There is a need for change in the following areas:
• Parametric reforms (retirement age, service years, contribution ratio).
• Implementation of a contributory pension plan for new recruits.
• Improved management of pension funds to help minimize the use of the annual budget.
• Neglect of these areas will render future budgets ever more inflexible and development expenditure more exposed.
Furthermore, it is critical to note that employees in the private sector in Punjab — as opposed to government servants — lack an organized retirement support system. After retirement, most private sector employees are without pensions, health insurance, or any other type of financial security. This glaring social protection gap warrants urgent policy action. The Punjab government should look to the long term and start establishing a universal social security system, as practiced in Western nations, where citizens are given basic state assistance after retirement irrespective of their working life. A contributory national pension system for all working citizens, funded by employers and the state, would close this disparity and lead to a more equitable society.
Conclusion
Punjab's 2025–2026 budget is a vision of bold development and holds the hope of education, infrastructure, and local government reform.

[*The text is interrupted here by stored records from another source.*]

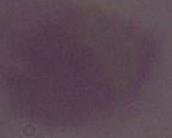

{
  "identification": "red blood cell",
  "magnification": "1000x",
  "modality": "photomicrograph"
}Classify this cell by malaria status.
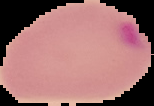
Parasitized.

Image is 154×106 pixels. From a thin blood film. The area outside the segmented cell region is set to black.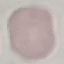

Result: no malaria parasites seen. Cell patch, automatically extracted from a larger field of view and resized to 64 × 64 pixels. Thin blood film. Giemsa-stained preparation. Photographed with a smartphone camera at the microscope eyepiece.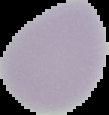
image_type: segmented cell region with the area outside set to black
preparation: thin blood smear
malaria_status: uninfected
image_size: 109×115 pixelsIdentify the parasite.
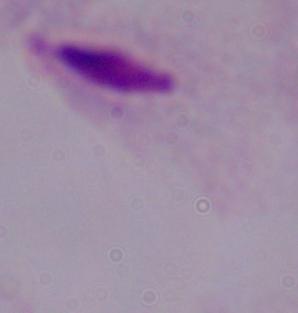
A trichomonad.

magnification = 1000x
modality = photomicrographClassify this cell by malaria status.
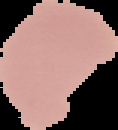
It is uninfected.

Summary:
  - Image type: segmented cell region on a black background
  - Image size: 118×130 pixels
  - Preparation: thin blood filmGive the position of every leukocyte visible.
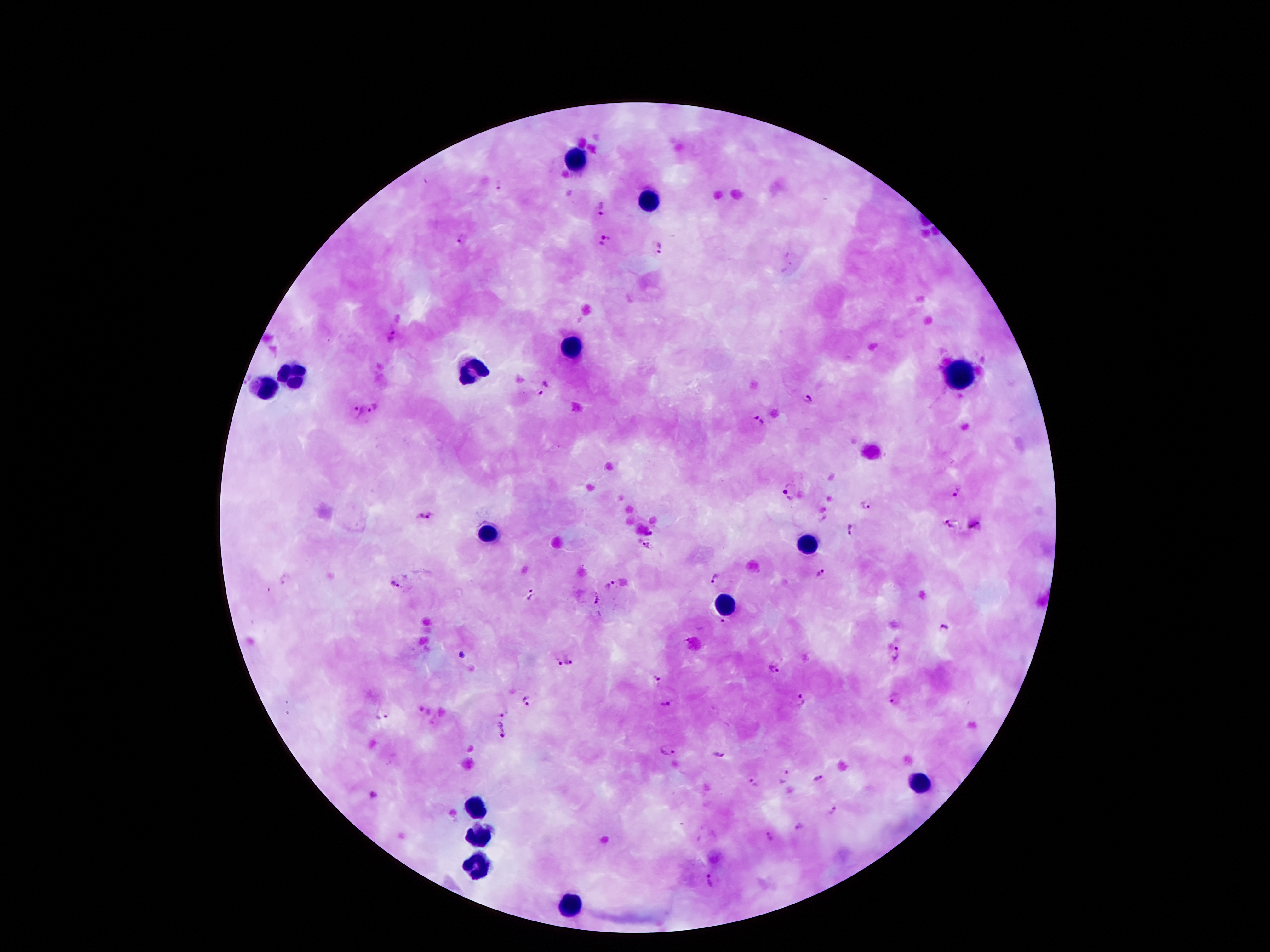

Approximate centers as [x, y] in pixels.
Leukocytes: [571, 158], [648, 200], [573, 346], [471, 370], [960, 374], [290, 377], [263, 388], [487, 536], [807, 545], [728, 602], [913, 781], [476, 810], [476, 836], [476, 865], [568, 905].

malaria parasite locations = [500, 184], [602, 209], [460, 240], [604, 240], [662, 247], [545, 388], [808, 399], [374, 410], [357, 413], [756, 422], [957, 490], [788, 491], [866, 504], [426, 515], [951, 524], [975, 526], [850, 530], [650, 532], [645, 548], [820, 574], [715, 576], [285, 579], [395, 584], [611, 586], [531, 595], [596, 599], [722, 622], [945, 629], [896, 655], [570, 661], [557, 662], [775, 669], [657, 678], [894, 699], [527, 700], [801, 701], [668, 703], [425, 710], [503, 712], [383, 715], [503, 728], [668, 751], [718, 754], [784, 777], [817, 779], [755, 784], [374, 794], [833, 811], [769, 838], [712, 878]
patient malaria status = infected with Plasmodium falciparum
image size = 1270×952 pixels
field of view = single
capture = smartphone through the microscope eyepiece
stain = Giemsa
magnification = 100x
preparation = thick peripheral-blood smear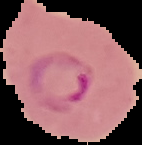

result: malaria parasites detected
image_type: cell region segmented out of the field of view; surrounding area masked to black
preparation: thin blood film
image_size: 142×145 pixels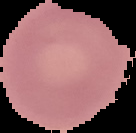

Cell region segmented out of the field of view; the surrounding area is masked to black. Result: no malaria parasites seen. From a thin blood smear. Image is 136×133 pixels.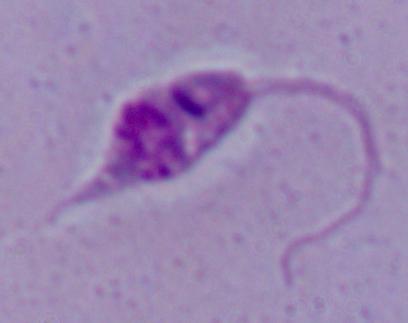
Summary:
  - Magnification: 1000x
  - Identification: Leishmania
  - Modality: micrograph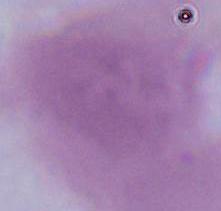

identification = red blood cell
magnification = 1000x
modality = photomicrographClassify this cell by malaria status.
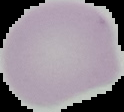

It is uninfected.

From a thin blood smear. The area outside the segmented cell region is set to black. Image is 124×112 pixels.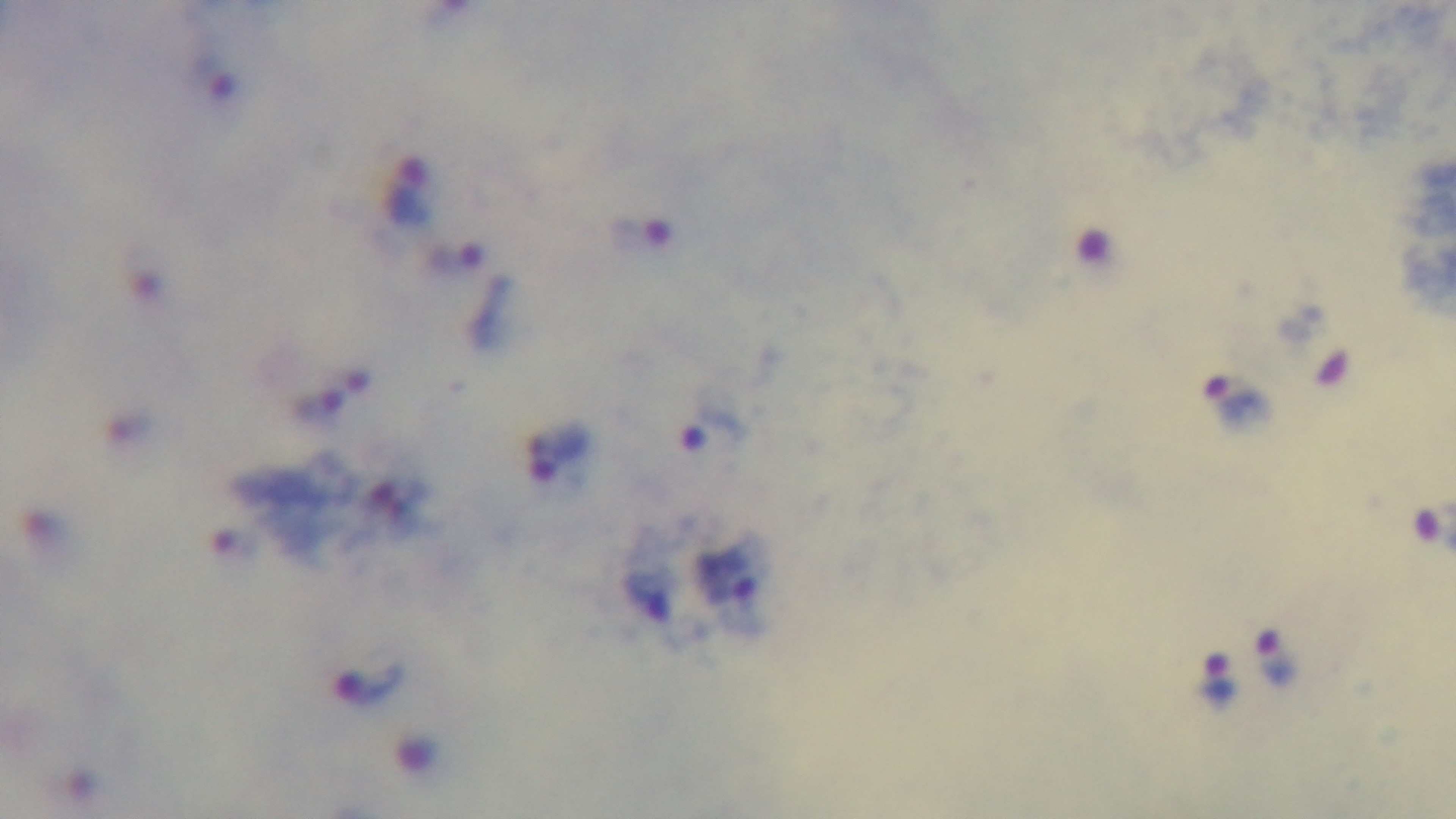
Summary:
  - Capture: mounted 4K digital camera
  - Stain: Giemsa
  - Objective: 100x oil immersion
  - Preparation: thick smear
  - Malaria status: infected
  - Field of view: one from the slide
  - Modality: light microscopy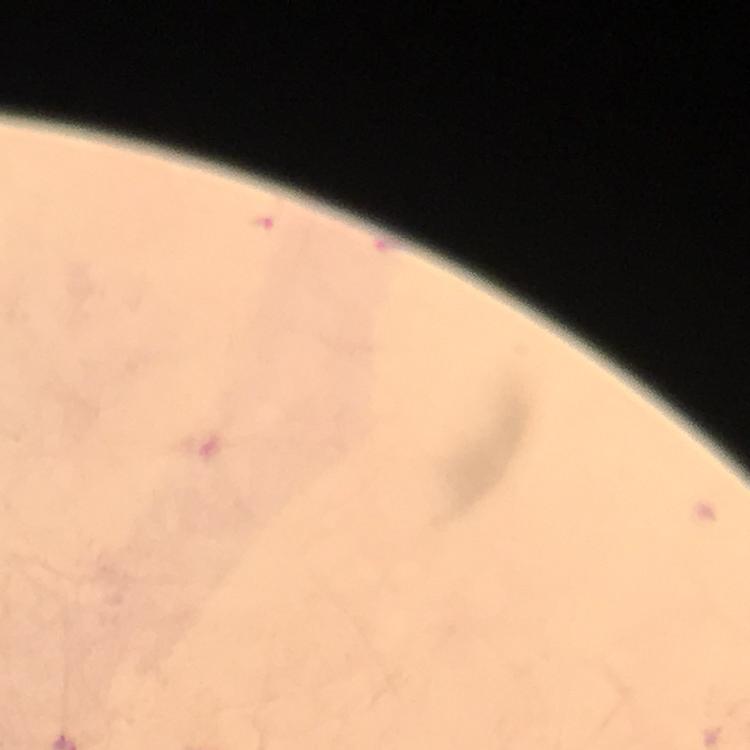
magnification = 100x
preparation = thick blood film
stain = Giemsa
Plasmodium parasite locations = approximate object centers, in pixels from the top-left corner: (x=259, y=224)
capture = smartphone mounted on the microscope
context = from a malaria diagnostic workup
image size = 750×750 pixels
cropped from = a single field of view
immersion oil = used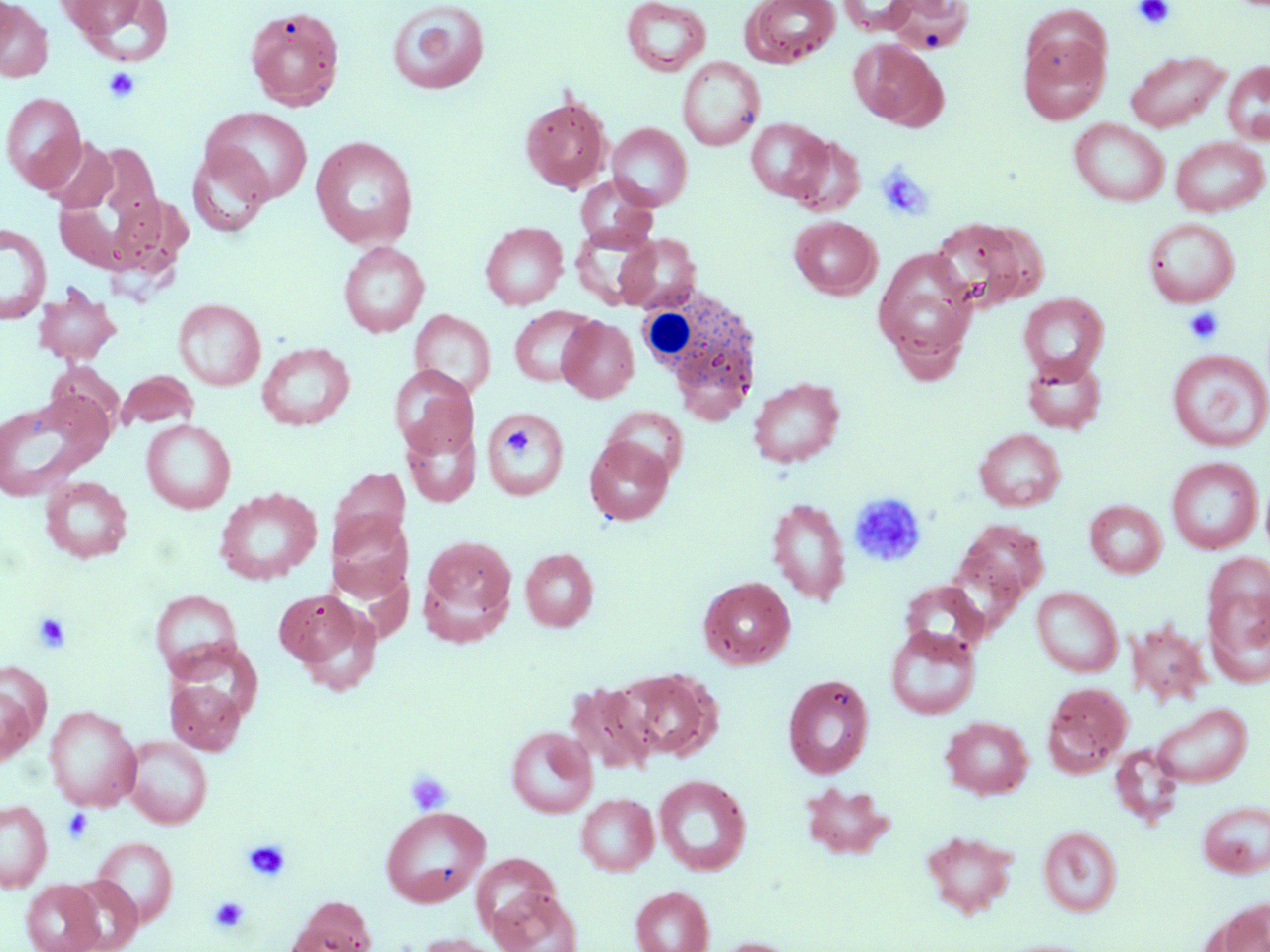
{
  "slide_level_diagnosis": "no evidence of blood parasites",
  "modality": "optical microscopy",
  "field_of_view": "single",
  "uninfected_red_blood_cell_locations": "approximate bounding boxes as named x1/y1/x2/y2 corners in pixels: (x1=60, y1=0, x2=174, y2=66), (x1=621, y1=0, x2=711, y2=76), (x1=741, y1=0, x2=841, y2=67), (x1=838, y1=0, x2=919, y2=35), (x1=888, y1=0, x2=975, y2=54), (x1=386, y1=1, x2=490, y2=95), (x1=0, y1=2, x2=53, y2=81), (x1=244, y1=6, x2=345, y2=111), (x1=1019, y1=32, x2=1110, y2=123), (x1=849, y1=38, x2=947, y2=129), (x1=1124, y1=50, x2=1230, y2=132), (x1=677, y1=56, x2=764, y2=150), (x1=1222, y1=61, x2=1270, y2=144), (x1=1, y1=92, x2=86, y2=192), (x1=520, y1=94, x2=612, y2=193), (x1=202, y1=107, x2=312, y2=203), (x1=1069, y1=118, x2=1170, y2=207), (x1=745, y1=119, x2=831, y2=201), (x1=607, y1=122, x2=692, y2=210), (x1=785, y1=134, x2=865, y2=216), (x1=310, y1=136, x2=418, y2=250), (x1=1170, y1=136, x2=1268, y2=216), (x1=40, y1=137, x2=120, y2=213), (x1=186, y1=146, x2=274, y2=236), (x1=575, y1=175, x2=657, y2=250), (x1=789, y1=216, x2=881, y2=299), (x1=1143, y1=217, x2=1240, y2=307), (x1=929, y1=218, x2=1034, y2=312), (x1=480, y1=221, x2=568, y2=309), (x1=571, y1=223, x2=661, y2=309), (x1=0, y1=224, x2=51, y2=324), (x1=615, y1=233, x2=701, y2=313), (x1=338, y1=241, x2=429, y2=337), (x1=873, y1=247, x2=979, y2=366), (x1=32, y1=286, x2=121, y2=366), (x1=1018, y1=292, x2=1109, y2=381), (x1=173, y1=298, x2=265, y2=390), (x1=510, y1=306, x2=599, y2=387), (x1=409, y1=309, x2=496, y2=398), (x1=558, y1=316, x2=639, y2=403), (x1=257, y1=342, x2=355, y2=430), (x1=1166, y1=349, x2=1269, y2=452), (x1=1022, y1=355, x2=1107, y2=434), (x1=389, y1=365, x2=478, y2=458), (x1=117, y1=370, x2=198, y2=431), (x1=748, y1=377, x2=845, y2=468), (x1=0, y1=395, x2=107, y2=502), (x1=603, y1=406, x2=688, y2=482), (x1=482, y1=408, x2=569, y2=500), (x1=401, y1=416, x2=481, y2=507), (x1=141, y1=419, x2=236, y2=513), (x1=975, y1=428, x2=1066, y2=511), (x1=584, y1=436, x2=674, y2=525), (x1=1167, y1=457, x2=1262, y2=554), (x1=40, y1=476, x2=133, y2=562), (x1=215, y1=487, x2=322, y2=585), (x1=767, y1=497, x2=851, y2=606), (x1=1085, y1=500, x2=1167, y2=578), (x1=327, y1=509, x2=414, y2=601), (x1=953, y1=518, x2=1049, y2=610), (x1=418, y1=535, x2=518, y2=643), (x1=520, y1=548, x2=599, y2=631), (x1=1201, y1=557, x2=1269, y2=689), (x1=699, y1=576, x2=795, y2=669), (x1=901, y1=582, x2=988, y2=659), (x1=1032, y1=586, x2=1123, y2=676), (x1=274, y1=589, x2=376, y2=683), (x1=151, y1=590, x2=242, y2=677), (x1=1127, y1=621, x2=1212, y2=707), (x1=885, y1=625, x2=981, y2=720), (x1=614, y1=668, x2=720, y2=762), (x1=783, y1=674, x2=874, y2=779), (x1=0, y1=675, x2=40, y2=768), (x1=166, y1=678, x2=245, y2=754), (x1=567, y1=681, x2=659, y2=775), (x1=1042, y1=681, x2=1133, y2=776), (x1=1151, y1=702, x2=1252, y2=788), (x1=44, y1=705, x2=141, y2=811), (x1=941, y1=716, x2=1034, y2=799), (x1=506, y1=726, x2=597, y2=818), (x1=122, y1=736, x2=212, y2=829), (x1=1110, y1=742, x2=1183, y2=827), (x1=654, y1=774, x2=751, y2=875), (x1=799, y1=782, x2=895, y2=860), (x1=576, y1=793, x2=658, y2=875), (x1=0, y1=800, x2=53, y2=891), (x1=1198, y1=800, x2=1270, y2=878), (x1=381, y1=806, x2=489, y2=907), (x1=1038, y1=826, x2=1122, y2=917), (x1=921, y1=830, x2=1018, y2=918), (x1=91, y1=836, x2=178, y2=926), (x1=65, y1=876, x2=143, y2=952), (x1=20, y1=880, x2=104, y2=952), (x1=488, y1=886, x2=581, y2=952), (x1=630, y1=886, x2=714, y2=952), (x1=285, y1=896, x2=376, y2=952), (x1=1213, y1=897, x2=1269, y2=952), (x1=414, y1=932, x2=514, y2=952), (x1=709, y1=937, x2=803, y2=952)",
  "stain": "May-Grünwald-Giemsa",
  "magnification": "1000x",
  "white_blood_cell_locations": "approximate bounding boxes as named x1/y1/x2/y2 corners in pixels: (x1=634, y1=283, x2=764, y2=416)",
  "platelet_locations": "approximate bounding boxes as named x1/y1/x2/y2 corners in pixels: (x1=1134, y1=0, x2=1175, y2=29), (x1=103, y1=67, x2=141, y2=104), (x1=876, y1=162, x2=934, y2=222), (x1=1182, y1=306, x2=1225, y2=345), (x1=506, y1=425, x2=537, y2=461), (x1=849, y1=493, x2=926, y2=567), (x1=32, y1=613, x2=71, y2=653), (x1=404, y1=770, x2=452, y2=816), (x1=62, y1=808, x2=94, y2=843), (x1=243, y1=838, x2=291, y2=883), (x1=209, y1=896, x2=250, y2=932)",
  "preparation": "thin blood smear",
  "image_size": "1270×952 pixels"
}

But the meager relief for public sector workers, particularly in health and education, and the lack of pension system reform are serious shortfalls.
Briefly, while the government has made the right moves toward structural progress, it needs to address its social contract with employees and retirees—both in public and private sectors—with great urgency. A really people's budget should not only deliver roads and buildings but decent wages, welfare, and long-term financial security to everyone.